(Compito assegnato 1)
Riproduci alla lettera la parte dell'estratto su Renzi che comincia con "Il decisionismo di" e va avanti fino a "quelli di FI.".
(Compito assegnato 2)
Riprendi l'estratto su Renzi e portalo avanti dopo la sua ultima frase.

(Estratto)
========================

Donne in Parlamento: chi, cosa / Il Jobs act

Il decisionismo di Renzi, le Riforme, lo sgomento di parlamentari donne. L'opinione della senatrice Erica D'Adda

Mercoledi, 04/03/2015 -
A settimane o giorni alterni i giornali si riempiono di notizie sul decisionismo di Renzi e sui vecchi o nuovi nemici che tale decisionismo (paragonato a quello di un treno in corsa e senza fermate) produce. Prima della elezione di Mattarella il treno in corsa di Renzi, alimentato dall'accordo del Nazareno con Berlusconi, sembrava aver messo su un binario morto la minoranza dei PD facente capo all'ex segretario Bersani. Con lo "schiaffo" a Berlusconi (la elezione di MATTARELLA senza accordi con FI) il treno renziano è sembrato procedere a tutto vapore solo dopo aver agganciato i vagoni dei voti di tutto il PD, che si sostituivano quindi a quelli di FI.

========================

(Righe di dati)
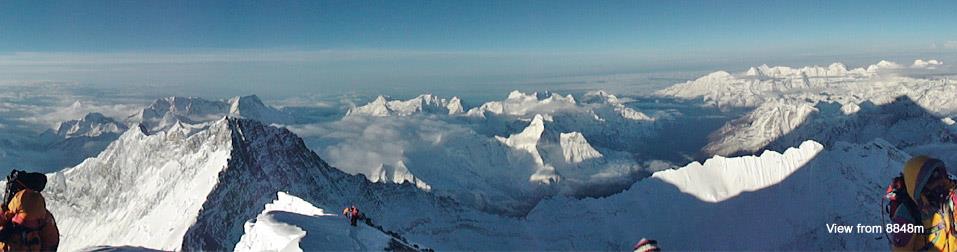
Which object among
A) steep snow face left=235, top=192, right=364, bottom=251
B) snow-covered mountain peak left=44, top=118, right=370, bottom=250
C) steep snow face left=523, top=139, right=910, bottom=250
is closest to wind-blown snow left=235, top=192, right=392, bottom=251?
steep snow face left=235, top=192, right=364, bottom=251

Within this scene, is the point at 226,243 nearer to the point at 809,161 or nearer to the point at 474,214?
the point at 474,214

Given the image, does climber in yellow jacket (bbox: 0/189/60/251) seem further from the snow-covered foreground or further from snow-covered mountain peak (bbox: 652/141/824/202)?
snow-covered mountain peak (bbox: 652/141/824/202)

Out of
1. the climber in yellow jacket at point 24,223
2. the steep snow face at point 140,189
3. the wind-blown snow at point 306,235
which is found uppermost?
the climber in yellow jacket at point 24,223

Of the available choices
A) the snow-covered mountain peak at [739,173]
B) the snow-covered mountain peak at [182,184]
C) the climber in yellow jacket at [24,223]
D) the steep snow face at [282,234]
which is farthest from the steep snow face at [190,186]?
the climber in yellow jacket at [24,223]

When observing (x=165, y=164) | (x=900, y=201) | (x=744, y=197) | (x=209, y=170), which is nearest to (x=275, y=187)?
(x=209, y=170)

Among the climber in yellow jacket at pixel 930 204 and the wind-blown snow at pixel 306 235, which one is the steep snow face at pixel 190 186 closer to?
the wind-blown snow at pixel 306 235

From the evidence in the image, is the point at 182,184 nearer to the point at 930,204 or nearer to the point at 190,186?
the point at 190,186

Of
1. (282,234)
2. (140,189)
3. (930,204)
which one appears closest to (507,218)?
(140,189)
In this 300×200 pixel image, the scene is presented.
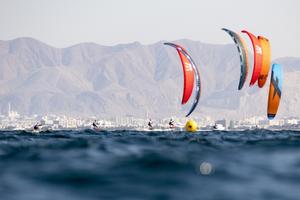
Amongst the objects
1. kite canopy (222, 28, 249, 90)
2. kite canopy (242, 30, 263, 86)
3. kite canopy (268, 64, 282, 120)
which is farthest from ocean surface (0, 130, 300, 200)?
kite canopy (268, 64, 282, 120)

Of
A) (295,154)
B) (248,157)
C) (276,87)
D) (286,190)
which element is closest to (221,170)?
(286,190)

========================

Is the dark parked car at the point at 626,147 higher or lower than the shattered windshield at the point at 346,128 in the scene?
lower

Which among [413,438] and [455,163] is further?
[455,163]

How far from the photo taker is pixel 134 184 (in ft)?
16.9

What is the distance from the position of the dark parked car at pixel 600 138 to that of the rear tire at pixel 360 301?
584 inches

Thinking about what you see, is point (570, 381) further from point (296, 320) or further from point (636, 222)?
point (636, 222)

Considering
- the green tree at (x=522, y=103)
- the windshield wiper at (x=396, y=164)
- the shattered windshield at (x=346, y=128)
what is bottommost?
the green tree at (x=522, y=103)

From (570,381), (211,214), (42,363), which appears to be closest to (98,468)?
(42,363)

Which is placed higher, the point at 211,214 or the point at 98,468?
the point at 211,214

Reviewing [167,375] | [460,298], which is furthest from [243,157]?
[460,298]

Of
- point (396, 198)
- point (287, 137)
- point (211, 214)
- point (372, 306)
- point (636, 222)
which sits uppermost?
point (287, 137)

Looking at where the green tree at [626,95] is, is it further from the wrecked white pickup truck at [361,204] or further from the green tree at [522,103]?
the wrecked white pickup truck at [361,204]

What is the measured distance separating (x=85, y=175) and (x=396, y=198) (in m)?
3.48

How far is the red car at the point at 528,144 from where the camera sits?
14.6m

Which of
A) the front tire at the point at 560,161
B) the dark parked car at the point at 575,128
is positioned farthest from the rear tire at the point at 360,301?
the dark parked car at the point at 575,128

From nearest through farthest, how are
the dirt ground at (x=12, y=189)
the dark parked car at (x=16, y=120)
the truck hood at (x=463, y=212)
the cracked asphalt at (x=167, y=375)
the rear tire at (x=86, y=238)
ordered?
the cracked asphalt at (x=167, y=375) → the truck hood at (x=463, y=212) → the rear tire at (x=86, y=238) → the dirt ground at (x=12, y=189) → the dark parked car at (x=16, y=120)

========================

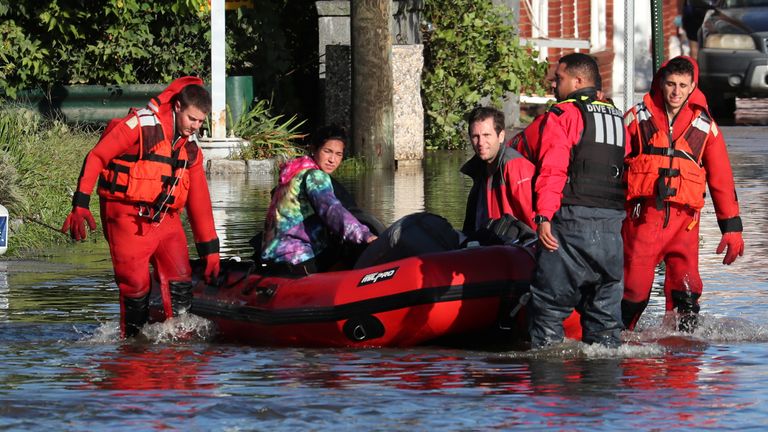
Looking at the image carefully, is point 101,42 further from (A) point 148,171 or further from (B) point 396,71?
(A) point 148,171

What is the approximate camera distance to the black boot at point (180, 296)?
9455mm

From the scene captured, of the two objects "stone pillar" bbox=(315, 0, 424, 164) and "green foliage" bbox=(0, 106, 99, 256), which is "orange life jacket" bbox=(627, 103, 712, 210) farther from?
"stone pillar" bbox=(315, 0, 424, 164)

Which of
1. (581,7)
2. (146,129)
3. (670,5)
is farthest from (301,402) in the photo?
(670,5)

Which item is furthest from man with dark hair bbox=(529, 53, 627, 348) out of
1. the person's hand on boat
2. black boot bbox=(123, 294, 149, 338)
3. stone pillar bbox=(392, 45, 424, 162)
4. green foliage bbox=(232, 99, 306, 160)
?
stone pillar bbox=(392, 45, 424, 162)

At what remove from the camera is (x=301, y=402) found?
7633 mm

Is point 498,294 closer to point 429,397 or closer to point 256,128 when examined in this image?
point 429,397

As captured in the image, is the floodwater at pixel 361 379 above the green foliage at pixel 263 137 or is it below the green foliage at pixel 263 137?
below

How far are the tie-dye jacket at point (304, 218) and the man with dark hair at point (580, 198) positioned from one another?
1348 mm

========================

(Risposta finale 1)
Il decisionismo di Renzi, le Riforme, lo sgomento di parlamentari donne. L'opinione della senatrice Erica D'Adda

Mercoledi, 04/03/2015 -
A settimane o giorni alterni i giornali si riempiono di notizie sul decisionismo di Renzi e sui vecchi o nuovi nemici che tale decisionismo (paragonato a quello di un treno in corsa e senza fermate) produce. Prima della elezione di Mattarella il treno in corsa di Renzi, alimentato dall'accordo del Nazareno con Berlusconi, sembrava aver messo su un binario morto la minoranza dei PD facente capo all'ex segretario Bersani. Con lo "schiaffo" a Berlusconi (la elezione di MATTARELLA senza accordi con FI) il treno renziano è sembrato procedere a tutto vapore solo dopo aver agganciato i vagoni dei voti di tutto il PD, che si sostituivano quindi a quelli di FI.

(Risposta finale 2)
Ma ora il treno della sinistra unita sta rallentando. Lo ha detto chiaramente Bersani per il quale o si rivedono le norme sul Bicameralismo o Renzi non avrà i voti (e cioè i vagoni) necessari per varare la nuova legge elettorale e lo stanno dimostrando anche le donne Parlamentari, prima di tutte la Presidente della Camera Boldrini, sdegnata per il disinteresse dimostrato da Renzi verso i poteri e l'autorevolezza del Parlamento. Uno sdegno fondato sul comportamento tenuto sul Jobs Act, vale a dire la Riforma del lavoro sulla quale si incrociano le spade di chi vuole abolire e chi vuole mantenere l'articolo 18 dello Statuto dei lavoratori che, di fatto, impediva di licenziare senza giusta causa. Non c'è quindi solo ostacolo delle legge elettorale e delle Riforme sul percorso del treno governativo ma anche quello della nuova Riforma del lavoro, come ci spiega la senatrice Erica D'Adda, esponente della minoranza del Pd e membro della Commissione che suo Jobs Act è impegnata dal Novembre scorso.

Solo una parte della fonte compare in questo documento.